From: Al Gilman <asgilman@iamdigex.net>
Date: Thu, 30 Jan 2003 12:10:12 -0500
To: Richard Schwerdtfeger <schwer@us.ibm.com>, www-voice@w3.org
Cc: w3c-wai-pf@w3.org
Message-Id: <5.1.0.14.2.20030130110702.0284ab80@pop.iamdigex.net>
I am going to attempt a summary for this thread.

** executive summary

No change in SSML is indicated, additional specification may be appropriate
in the next generation of the framework (family of specifications).  An
existing Recommendation captures the essence of the requirement, however.

'Stop' is an event or command message flowing upstream from the UI to the
speech production activity.

SSML is an encoding for information flowing downstream from the dialog
resource repository to the speech production activity.  The 'stop' processing
command is thus not appropriate to implement in the SSML markup vocabulary.

Specification of machine access to the voice browser processes is one of the
topics that has already come up in the consultations between the Voice
Browser group and the WAI/PF group.  We plan to be reviewing results of this
dialog as requirements for the next generation Voice Browser Framework at
the Technical Plenary Week.

This 'stop' event or control capability and its restart implications would
logically come under the specification of this machine level of access to
the Voice Browser User Agent.

There are already requirements articulated for Web User Agents in a W3C
Recommendation known as the User Agent Accessibility Guidelines 1.0
<http://www.w3.org/TR/UAAG10/>.
While the implementation report for these guidelines has focused on base
and assistive technology resident on a client node, these guidelines should
by default be considered to apply already to SSML processors except where
demonstrably inapprpriate.

Where direct application of these guidelines is technically infeasible,
equivalent facilitation (access to comparable outcomes) should be investigated
before dismissing the reference as inapplicable.

See for example

  http://www.w3.org/TR/UAAG10/guidelines.html#tech-control-multimedia

Requirements for how much the Voice Browsing User Agent should be
unbundleable into processes running on different network nodes, and how to
support the required level of distribution, have not been studied in either
the WAI or the Voice Browser activities to a sufficient degree to
standardize requirements for how such a 'stop' capability should be
supported in the speech production module [a.k.a.

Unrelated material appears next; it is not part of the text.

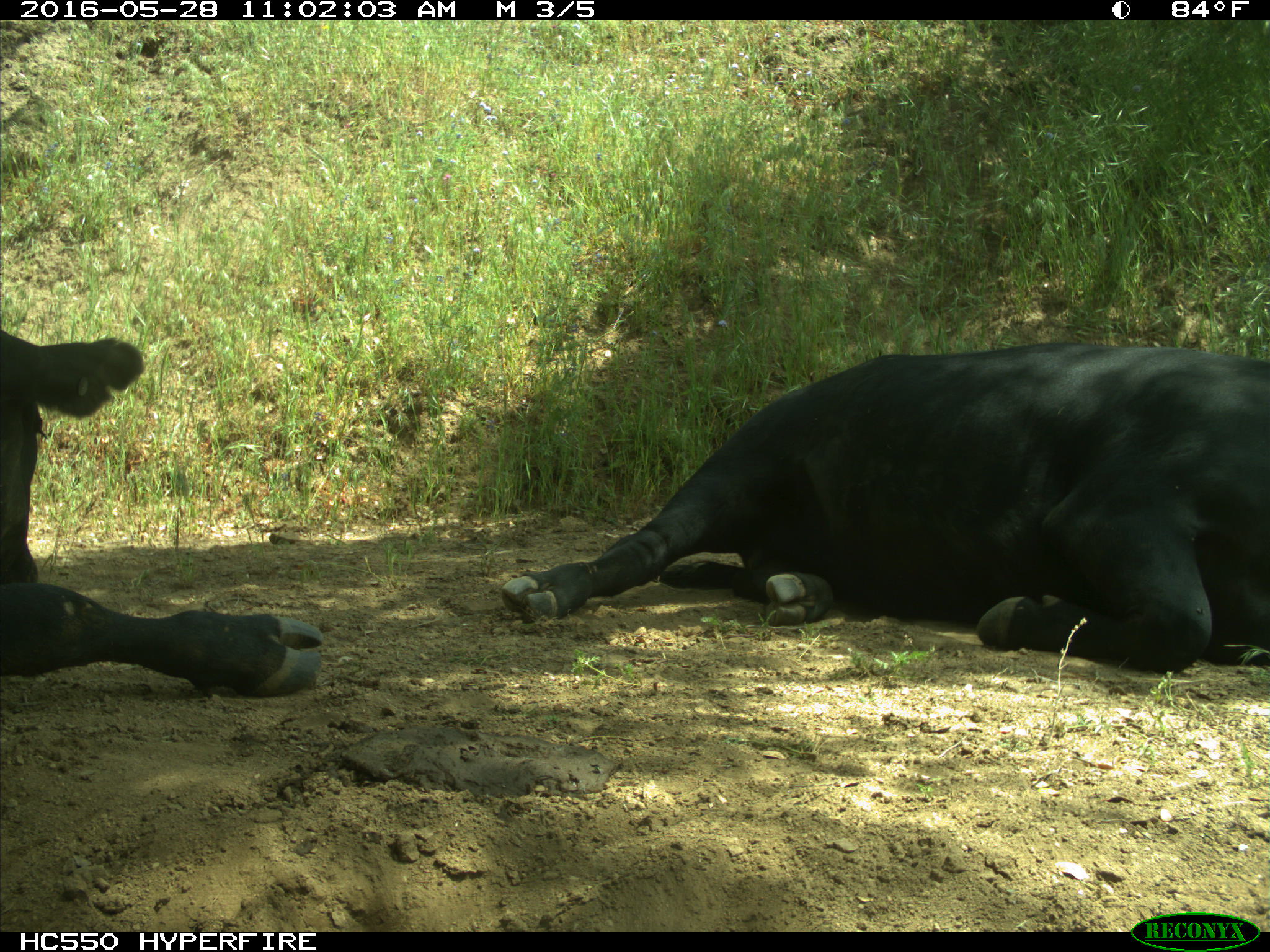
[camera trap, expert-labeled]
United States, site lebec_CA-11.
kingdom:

TTS process] of the Voice
Browser or a Multimodal Browser using TTS and SSML.

**

1.  The user who is using a speech transcription of text as a display needs 
to be
able to stop the speech.  Intelligent resumption is desired.

Janina sketched some of the process control transitions and Glen Shires 
concurred.

Basic requirements are set out in the UAAG
   http://www.w3.org/TR/UAAG10/

Another good reference model to bookmark in this regard is the user control
of play model for the Z39-86 Standard Talking Book.

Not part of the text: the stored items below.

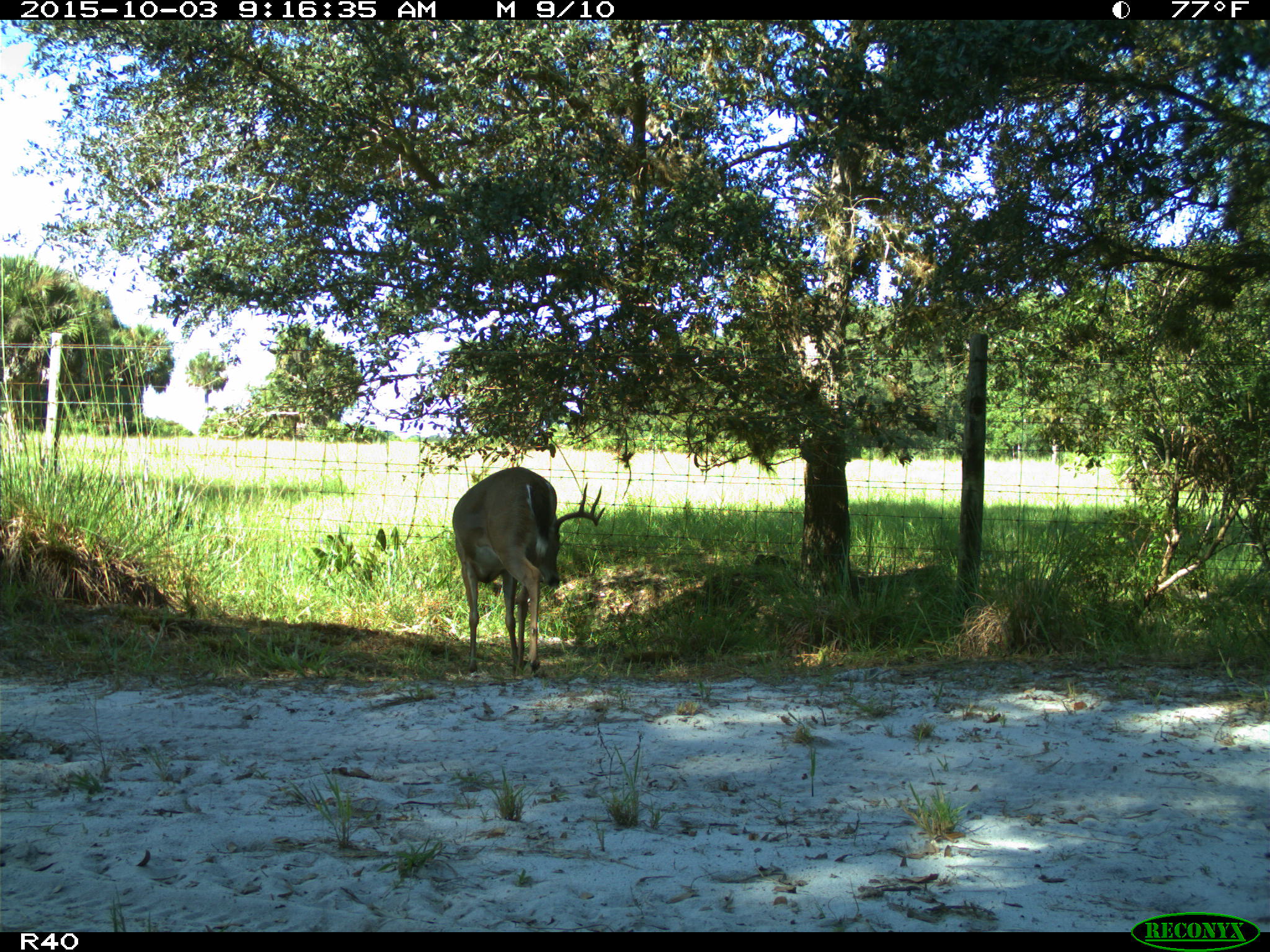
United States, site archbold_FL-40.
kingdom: Animalia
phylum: Chordata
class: Mammalia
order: Artiodactyla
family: Cervidae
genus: Odocoileus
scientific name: Odocoileus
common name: deer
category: unidentified deer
Unidentified deer (deer) (Odocoileus).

: Document Navigation Features List
: http://www.loc.gov/nls/z3986/background/navigation.htm

In particular, note that in this application the 'jump forward' i.e. 
'escape' function
relates to a subset of the syntactic container types in the content 
markup.  When
escaping from a table, one does not merely escape from the XML entity, nor 
escape from
the whole chapter, but to the end of the table.

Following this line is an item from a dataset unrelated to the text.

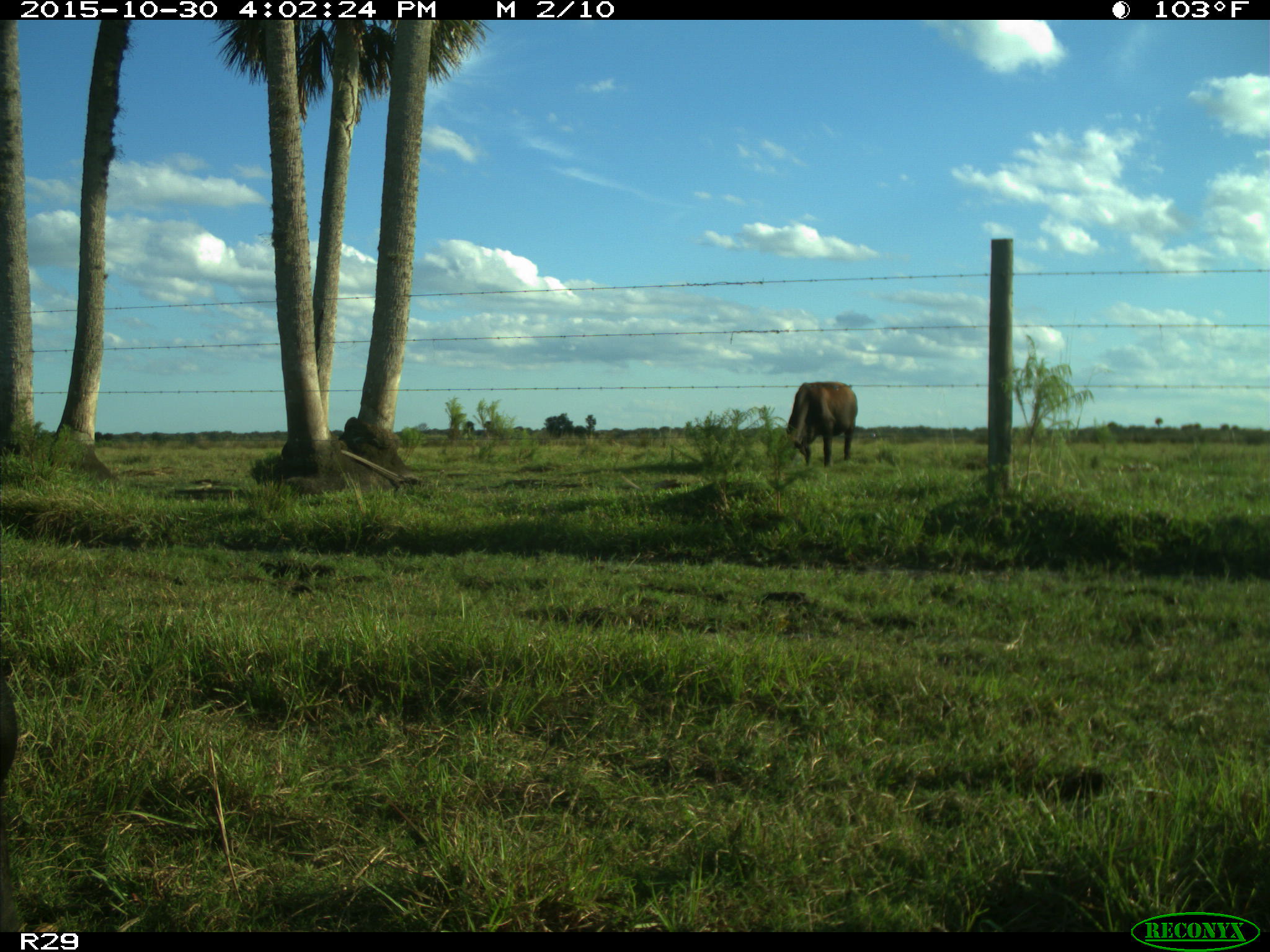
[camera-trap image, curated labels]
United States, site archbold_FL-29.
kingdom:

2. The issues of chunking for distributed processing (where to resume from,
where to jump forward to, streaming) will come up again naturally in the
Timed Text application space.

  W3C Timed Text Home page
  http://www.w3.org/AudioVideo/TT/

There is probably a dependency here, to align what is done by way of Web 
Service Port
Types for access to the Voice Browsing Process with the Timed Text 
representation
specifications coming out of that work item.

Similarly there are already on the books work items in Multimodal 
Interaction for
how speech integrates into multimodal delivery contexts, and work in Device 
Independence
for how content can be ready for different delivery contexts.

Al

At 12:37 PM 2003-01-29, Richard Schwerdtfeger wrote:





>In reviewing the SSML specification we (PF Group) overlooked an extremely
>critical missing feature in the last call draft.
>
>It is absolutely essential that SSML support a <STOP> command.
>
>Scenario:
>
>Screen reader users will often hit the stop command to tell the speech
>synthesizer to stop speaking. Screen Readers would use the <MARK>
>annotation as a way to have the speech engine tell the screen reader when
>speech has been processed (marker processed). In the event that the user
>tells the screen reader to stop speaking the screen reader should be able
>to send a stop command to the speech engine which would utltimately flush
>the speech buffers. Markers not returned would help the screen reader know
>where the user left off in the user interface (maintain point of regard
>relative to what has been spoken).
>
>I apologize for not submitting this in our last call review but this is a
>hard requirement. Otherwise, we SSML cannot support screen readers.
>
>Rich
>
>Rich Schwerdtfeger
>STSM, Software Group Accessibility Strategist
>Emerging Internet Technologies
>Chair, IBM Accessibility Architecture Review  Board
>schwer@us.ibm.com, Phone: 512-838-4593,T/L: 678-4593
>
>"Two roads diverged in a wood, and I -
>I took the one less traveled by, and that has made all the difference.",
>Frost
Received on Thursday, 30 January 2003 12:20:52 UTC